_Try it_.
All of the entries below need repeating exactly, apart from their images.
START Data provided
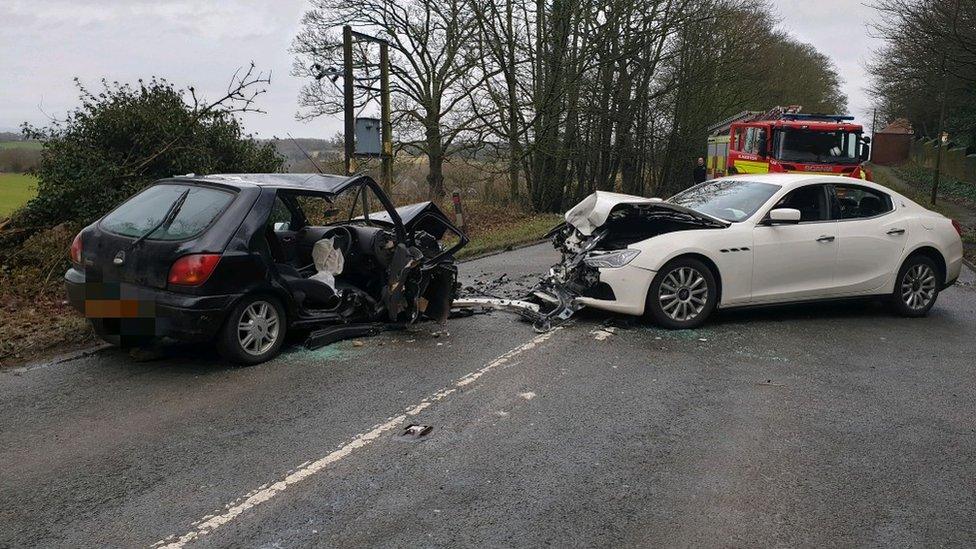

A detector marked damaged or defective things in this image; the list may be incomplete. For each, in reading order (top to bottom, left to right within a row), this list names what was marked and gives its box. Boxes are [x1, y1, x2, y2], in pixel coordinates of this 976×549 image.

black damaged hatchback [66, 173, 468, 362]
shattered windscreen [672, 181, 776, 222]
white damaged maserati [536, 173, 964, 326]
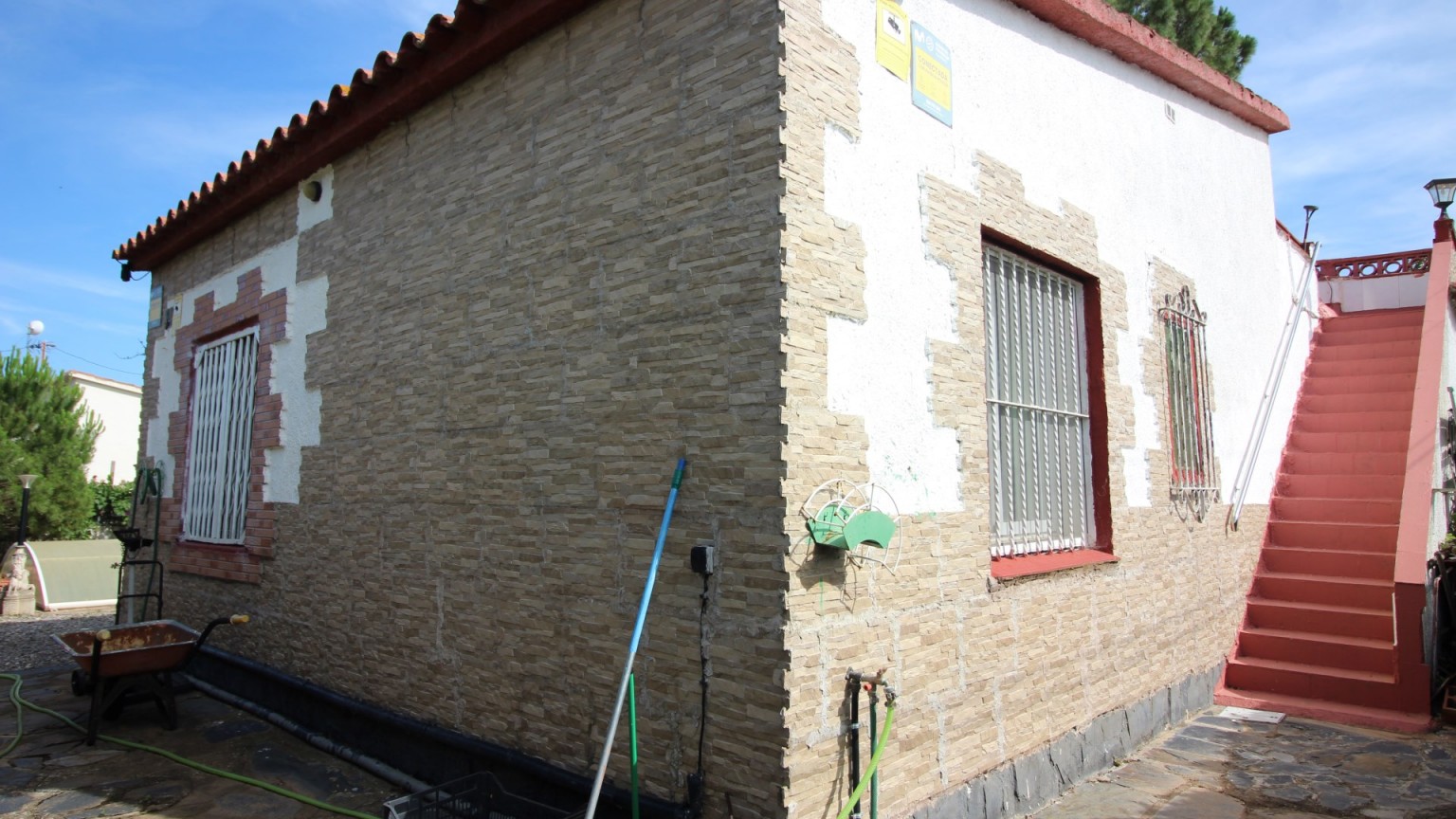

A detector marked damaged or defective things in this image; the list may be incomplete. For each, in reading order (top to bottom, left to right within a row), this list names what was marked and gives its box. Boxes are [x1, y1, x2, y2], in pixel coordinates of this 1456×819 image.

rusty wheelbarrow [54, 614, 246, 743]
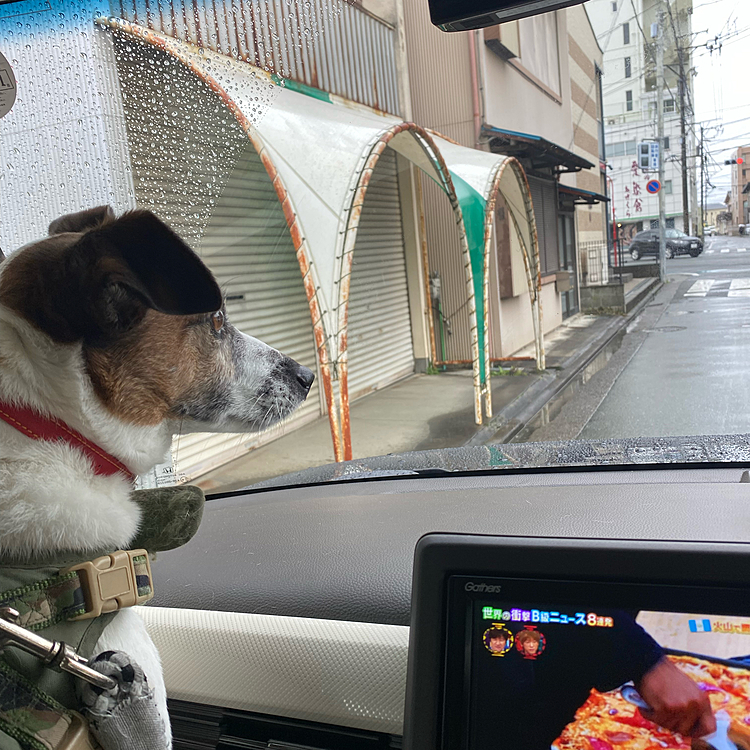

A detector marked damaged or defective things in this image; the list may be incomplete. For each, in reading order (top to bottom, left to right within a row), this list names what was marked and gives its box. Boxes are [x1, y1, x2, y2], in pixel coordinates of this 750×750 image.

rusty metal arch [99, 17, 346, 462]
rusty metal arch [334, 122, 482, 458]
rusty metal arch [488, 156, 548, 376]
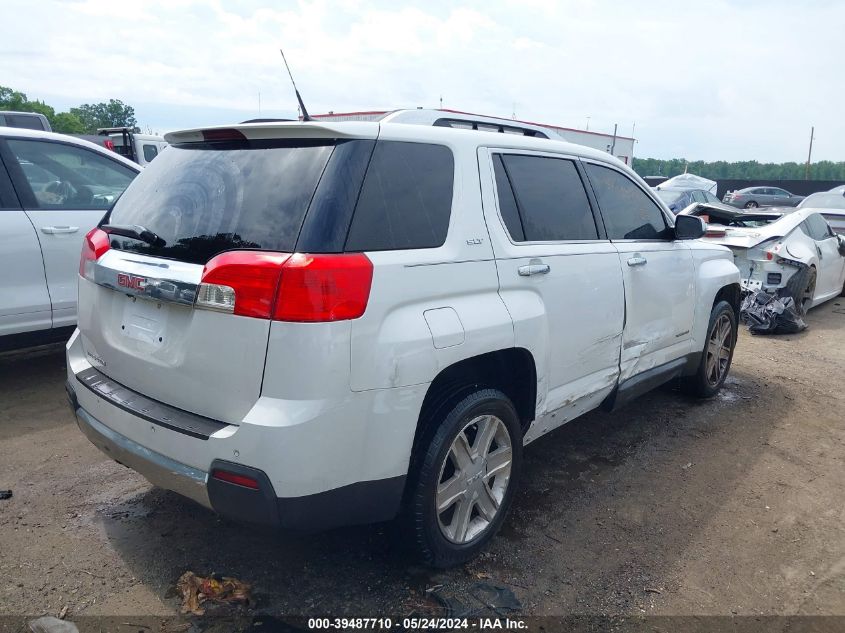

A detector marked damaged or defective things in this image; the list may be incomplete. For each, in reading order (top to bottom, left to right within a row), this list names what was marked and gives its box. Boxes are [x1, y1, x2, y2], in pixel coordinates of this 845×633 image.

damaged suv [64, 111, 740, 564]
wrecked white car [680, 204, 844, 310]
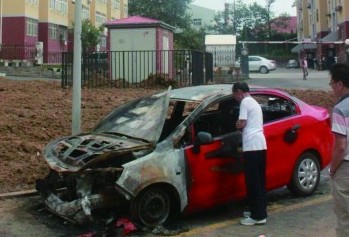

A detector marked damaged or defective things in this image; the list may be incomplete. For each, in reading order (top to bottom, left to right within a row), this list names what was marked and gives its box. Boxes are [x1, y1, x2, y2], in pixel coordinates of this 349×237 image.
END Data provided
_Exercise solution_.
A detector marked damaged or defective things in this image; the list may be incomplete. For each, in reading order (top to bottom, left to right within a row), this list names what was marked and gives its box. Boxes are [x1, y1, x2, y2], in pixel coordinates of this 976×549 image.

black damaged hatchback [66, 173, 468, 362]
shattered windscreen [672, 181, 776, 222]
white damaged maserati [536, 173, 964, 326]

A detector marked damaged or defective things in this image; the list may be incomplete. For each, in reading order (top to bottom, left to right within a row), this list names what was marked and gives its box. Boxes are [x1, y1, x2, y2], in pixel coordinates of this 1456×819 image.

rusty wheelbarrow [54, 614, 246, 743]

A detector marked damaged or defective things in this image; the list may be incomplete. For each, in reading order (top to bottom, left to right within a row), this list names what was marked and gives its box. Boxes are [x1, y1, x2, y2], in pixel coordinates of this 750×750 image.

rusty metal arch [99, 17, 346, 462]
rusty metal arch [334, 122, 482, 458]
rusty metal arch [488, 156, 548, 376]

A detector marked damaged or defective things in this image; the list may be incomplete. For each, in reading order (top to bottom, left to right within a row), this list names what was marked and gives its box. Boxes are [x1, y1, x2, y2], in pixel coordinates of this 845×633 image.

damaged suv [64, 111, 740, 564]
wrecked white car [680, 204, 844, 310]

A detector marked damaged or defective things in this image; the list may be incomplete. For each, in reading order (top to bottom, left to right within a row), this list names what was marked and gives its box. Boxes are [x1, y1, x2, y2], in pixel coordinates of this 349×237 image.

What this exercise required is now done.